President Joe Biden stood on a world stage Thursday and repeated the false claim that his predecessor, former President Donald Trump, claimed that neo-Nazis are “very good people” — par for the course for the 79-year-old president, he flubbed the actual words used.

Of course, Biden didn’t dare mention Trump’s name in repeating a claim that even the heavily biased “fact-checkers” have reluctantly debunked.

Participating in a press conference at NATO headquarters in Brussels, a reporter asked without mentioning Trump’s name a loaded question about “widespread concerns in Europe that a figure like your predecessor, maybe even your predecessor himself, might get elected president again” to suggest that this figure may undermine the NATO alliance.
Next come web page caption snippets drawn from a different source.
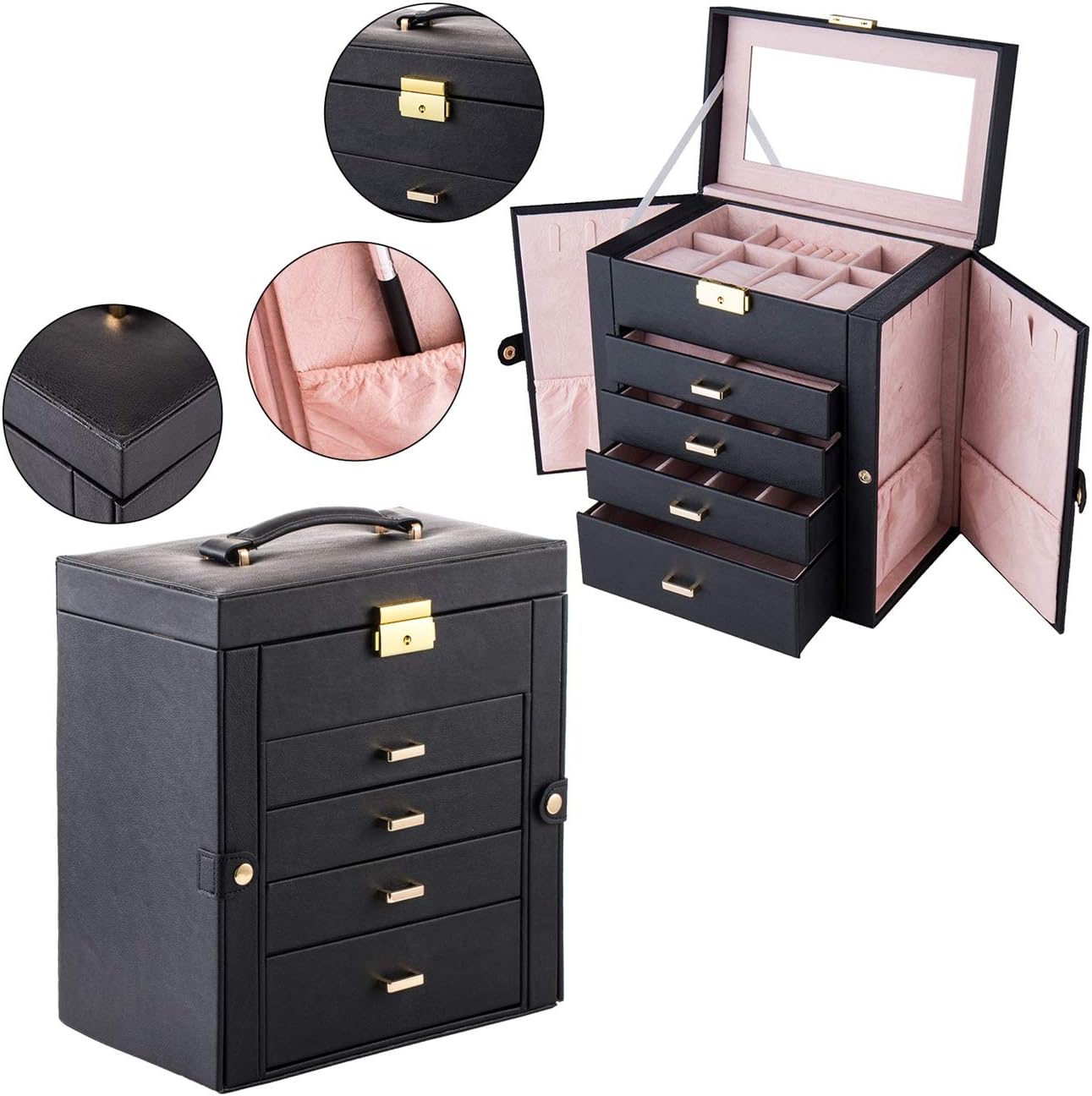 Synthetic Leather Huge Jewelry Box Mirrored Watch Organizer Necklace Ring Earring Storage Lockable Gift Case Black Vintage Jewelry Organizer Jewelry Boxes Delicate Gifts for Women MITPATY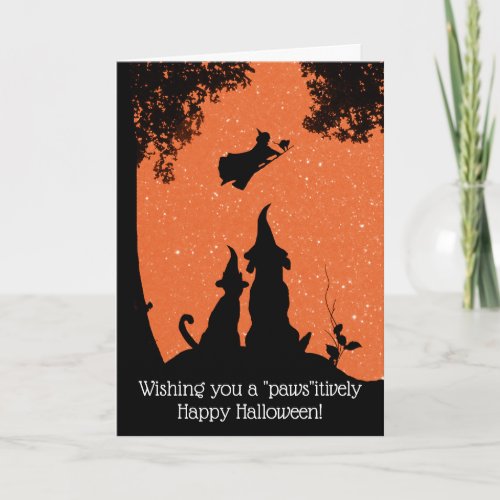 Funny and Cute Dog and Cat Halloween Card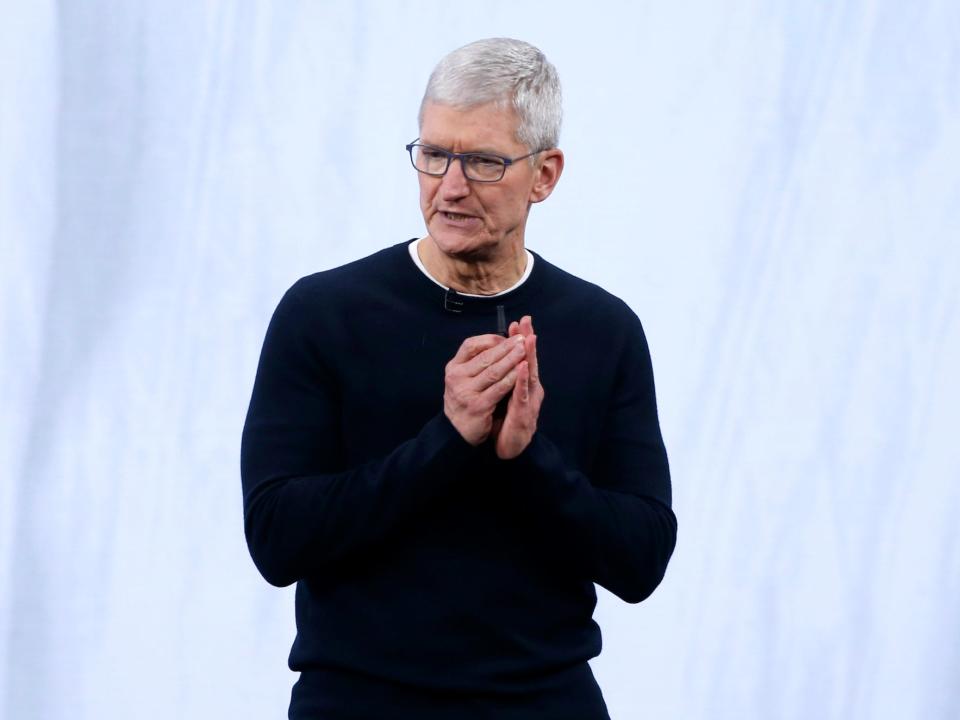 Apple CEO Tim Cook speaks at an Apple event at their headquarters in Cupertino, California, U.S. September 10, 2019.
“So, are there any steps, anything you’re trying to do and NATO is trying to do here, these days, to prevent what you’re trying to do becoming undone two years from now?” the reporter then asked,

“No, I — that’s not how I think of this. I’ve been dealing with foreign policy for longer than anybody that’s involved in this process right now. I have no concerns about the impact — I made a commitment when I ran this time. I wasn’t going to run again, and I mean that sincerely. I had no intention of running for president again and — until I saw those folks coming out of the fields in Virginia carrying torches and carrying Nazi banners and literally singing the same vile rhyme that they used in Germany in the early ‘20s — or ‘30s, I should say,” Biden said.

“And then, when the gentleman you mentioned was asked what he thought — and a young woman was killed, a protester — and he asked — was asked what he thought, he said, ‘There are very good people on both sides.’  And that’s when I decided I wasn’t going to be quiet any longer,” he added.
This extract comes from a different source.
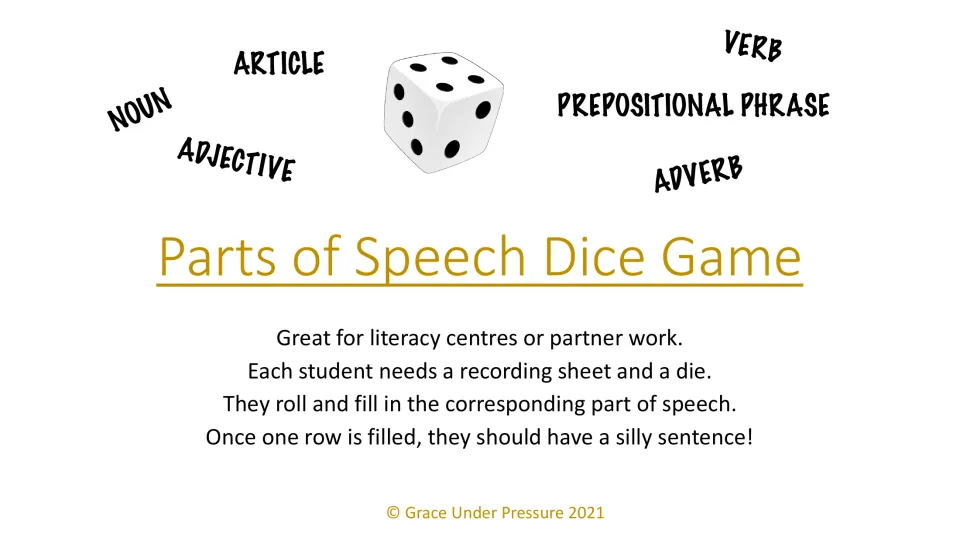 Parts of Speech Dice Game cover with how-to-play steps: roll a die, write that part of speech, build a silly sentence
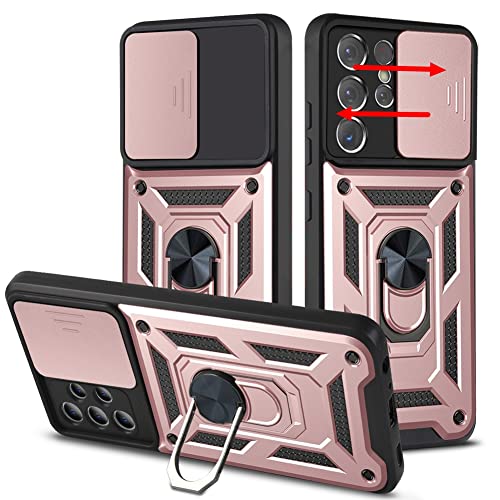 LOOBIVAL for Samsung Galaxy S21 Ultra Case, Slide Camera Lens Cover with Ring Kickstand Hybrid Armor Hard Luxury Phone Case for Galaxy S21 Ultra 5G for Women Men (Rose Gold, for Samsung S21 Ultra)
The incident in question was the August 2017 “Unite the Right” rally in Charlottesville in response to the city’s decision to remove a statue of Confederate Gen. Robert E. Lee.

In speaking to reporters, Trump said “you had some very bad people in that group, but you also had people that were very fine people, on both sides,” before adding, “you had people — and I’m not talking about the neo-Nazis and the white nationalists — because they should be condemned totally. But you had many people in that group other than neo-Nazis and white nationalists. OK? And the press has treated them absolutely unfairly.”

He was referring to those who oppose the white-washing of American history by applying today’s woke standards to events of the past, as seen in the removal of statues and other works of art. A movement that even swept up Founding Fathers like George Washington and Thomas Jefferson, whom the left regularly smear as slave owners and actively works to have their names and likeness wiped from the public square.

In a recent interview with The Washington Examiner, Trump said he got a “bad rap” when it comes to dealing with Russian President Vladimir Putin, and disputed the claim that he undermined NATO by asking member nations to pay their fair share.

“I got billions and billions of dollars” for NATO, he said. “Now all that money is going against Russia, so I did that. I closed the pipeline. You know, the pipeline was closed, and Biden opened it. Plus, I did the biggest sanctions anybody’s ever done on Russia.”